*** The input ***

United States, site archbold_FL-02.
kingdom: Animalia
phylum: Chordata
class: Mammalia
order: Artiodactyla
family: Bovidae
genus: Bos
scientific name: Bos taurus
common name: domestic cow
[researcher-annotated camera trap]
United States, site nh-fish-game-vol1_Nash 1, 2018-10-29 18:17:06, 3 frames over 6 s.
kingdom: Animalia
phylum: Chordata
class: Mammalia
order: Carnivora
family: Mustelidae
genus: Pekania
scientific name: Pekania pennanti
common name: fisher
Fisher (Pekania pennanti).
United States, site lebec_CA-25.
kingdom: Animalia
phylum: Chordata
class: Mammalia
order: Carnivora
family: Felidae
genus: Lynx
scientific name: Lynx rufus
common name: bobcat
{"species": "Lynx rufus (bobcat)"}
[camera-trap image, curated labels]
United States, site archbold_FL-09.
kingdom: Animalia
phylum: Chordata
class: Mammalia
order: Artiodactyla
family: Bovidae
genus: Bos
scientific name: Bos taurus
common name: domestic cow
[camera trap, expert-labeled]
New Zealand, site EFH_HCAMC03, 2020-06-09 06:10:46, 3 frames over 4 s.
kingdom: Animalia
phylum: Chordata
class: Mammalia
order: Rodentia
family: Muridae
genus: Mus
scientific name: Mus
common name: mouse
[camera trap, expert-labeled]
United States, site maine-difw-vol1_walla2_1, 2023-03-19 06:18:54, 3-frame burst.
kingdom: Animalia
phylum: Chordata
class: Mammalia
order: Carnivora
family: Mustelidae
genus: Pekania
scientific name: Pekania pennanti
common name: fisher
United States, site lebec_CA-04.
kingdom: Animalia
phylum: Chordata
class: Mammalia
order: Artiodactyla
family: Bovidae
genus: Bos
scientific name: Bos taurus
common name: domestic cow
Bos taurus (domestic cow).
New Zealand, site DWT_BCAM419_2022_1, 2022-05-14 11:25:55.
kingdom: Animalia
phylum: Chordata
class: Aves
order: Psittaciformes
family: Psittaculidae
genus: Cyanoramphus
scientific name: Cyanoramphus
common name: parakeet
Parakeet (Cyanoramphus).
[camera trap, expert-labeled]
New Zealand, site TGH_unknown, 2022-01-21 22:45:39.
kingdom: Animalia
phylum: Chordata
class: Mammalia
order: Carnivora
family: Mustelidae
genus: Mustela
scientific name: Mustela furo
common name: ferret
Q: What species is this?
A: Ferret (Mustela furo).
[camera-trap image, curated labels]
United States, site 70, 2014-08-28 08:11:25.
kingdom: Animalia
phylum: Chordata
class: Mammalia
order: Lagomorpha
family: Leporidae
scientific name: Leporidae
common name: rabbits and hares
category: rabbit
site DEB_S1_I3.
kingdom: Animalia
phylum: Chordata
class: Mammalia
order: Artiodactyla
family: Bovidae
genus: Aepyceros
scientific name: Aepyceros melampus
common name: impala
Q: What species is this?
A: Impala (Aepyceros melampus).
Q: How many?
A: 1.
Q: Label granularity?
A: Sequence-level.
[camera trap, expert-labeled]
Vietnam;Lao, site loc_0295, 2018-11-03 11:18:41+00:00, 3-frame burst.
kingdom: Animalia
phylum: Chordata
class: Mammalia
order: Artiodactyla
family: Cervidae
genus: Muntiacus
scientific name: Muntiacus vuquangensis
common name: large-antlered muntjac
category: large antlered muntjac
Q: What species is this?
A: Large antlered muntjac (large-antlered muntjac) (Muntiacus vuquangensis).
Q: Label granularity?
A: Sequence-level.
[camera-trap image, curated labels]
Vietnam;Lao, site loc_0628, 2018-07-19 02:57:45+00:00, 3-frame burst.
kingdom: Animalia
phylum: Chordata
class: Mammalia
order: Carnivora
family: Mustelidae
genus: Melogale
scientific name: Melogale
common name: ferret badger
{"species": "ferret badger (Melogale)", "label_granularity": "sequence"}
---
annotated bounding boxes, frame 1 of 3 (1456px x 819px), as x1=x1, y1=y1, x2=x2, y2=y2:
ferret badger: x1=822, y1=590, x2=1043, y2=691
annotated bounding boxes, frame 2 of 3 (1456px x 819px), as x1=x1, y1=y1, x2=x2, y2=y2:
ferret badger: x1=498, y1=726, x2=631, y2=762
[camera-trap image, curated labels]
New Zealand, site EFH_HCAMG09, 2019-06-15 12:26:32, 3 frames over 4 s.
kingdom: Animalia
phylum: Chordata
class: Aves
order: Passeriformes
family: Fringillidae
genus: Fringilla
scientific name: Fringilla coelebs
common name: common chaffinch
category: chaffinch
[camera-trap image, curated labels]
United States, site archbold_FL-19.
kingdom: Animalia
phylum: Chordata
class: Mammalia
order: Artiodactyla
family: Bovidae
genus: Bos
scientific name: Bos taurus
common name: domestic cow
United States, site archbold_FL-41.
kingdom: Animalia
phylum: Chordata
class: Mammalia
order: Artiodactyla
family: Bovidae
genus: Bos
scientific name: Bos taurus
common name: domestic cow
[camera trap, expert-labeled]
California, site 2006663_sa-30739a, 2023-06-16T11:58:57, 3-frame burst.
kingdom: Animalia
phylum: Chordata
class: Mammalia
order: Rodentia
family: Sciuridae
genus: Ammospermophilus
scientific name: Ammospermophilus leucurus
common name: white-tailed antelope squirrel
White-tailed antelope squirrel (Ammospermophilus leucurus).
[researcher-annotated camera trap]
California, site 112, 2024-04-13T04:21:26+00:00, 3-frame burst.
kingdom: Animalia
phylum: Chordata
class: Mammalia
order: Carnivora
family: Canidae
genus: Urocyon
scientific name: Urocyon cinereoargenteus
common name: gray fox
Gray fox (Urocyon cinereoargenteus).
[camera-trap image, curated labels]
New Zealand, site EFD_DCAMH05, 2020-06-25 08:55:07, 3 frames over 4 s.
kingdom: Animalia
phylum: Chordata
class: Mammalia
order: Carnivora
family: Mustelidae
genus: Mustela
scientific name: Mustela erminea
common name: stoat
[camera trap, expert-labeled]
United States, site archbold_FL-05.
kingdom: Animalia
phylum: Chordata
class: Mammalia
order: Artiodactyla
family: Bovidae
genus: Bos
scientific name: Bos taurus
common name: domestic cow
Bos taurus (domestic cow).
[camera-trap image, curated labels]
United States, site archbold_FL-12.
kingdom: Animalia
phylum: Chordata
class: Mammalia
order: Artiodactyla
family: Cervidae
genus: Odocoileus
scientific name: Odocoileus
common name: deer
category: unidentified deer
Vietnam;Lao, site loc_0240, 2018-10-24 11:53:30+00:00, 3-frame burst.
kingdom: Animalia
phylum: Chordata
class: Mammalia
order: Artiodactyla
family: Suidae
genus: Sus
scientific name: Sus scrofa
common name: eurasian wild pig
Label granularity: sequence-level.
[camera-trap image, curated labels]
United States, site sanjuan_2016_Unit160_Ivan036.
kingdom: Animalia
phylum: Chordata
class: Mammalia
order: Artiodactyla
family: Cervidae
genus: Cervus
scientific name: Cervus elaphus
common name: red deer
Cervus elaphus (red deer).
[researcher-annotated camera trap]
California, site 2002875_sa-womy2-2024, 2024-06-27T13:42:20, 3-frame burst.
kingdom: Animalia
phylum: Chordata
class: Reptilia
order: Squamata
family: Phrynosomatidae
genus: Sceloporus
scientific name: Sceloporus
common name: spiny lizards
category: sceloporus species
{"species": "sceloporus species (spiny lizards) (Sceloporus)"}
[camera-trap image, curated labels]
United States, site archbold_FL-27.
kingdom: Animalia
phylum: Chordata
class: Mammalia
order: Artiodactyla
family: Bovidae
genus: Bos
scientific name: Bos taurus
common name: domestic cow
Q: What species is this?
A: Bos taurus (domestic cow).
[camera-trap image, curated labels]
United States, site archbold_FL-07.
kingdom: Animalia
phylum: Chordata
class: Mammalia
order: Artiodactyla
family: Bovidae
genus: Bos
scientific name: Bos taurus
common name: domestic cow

*** End of The input ***

Across the records above, how many lines contain the word "California"? Please give that number alone.

* **Answer space**: 3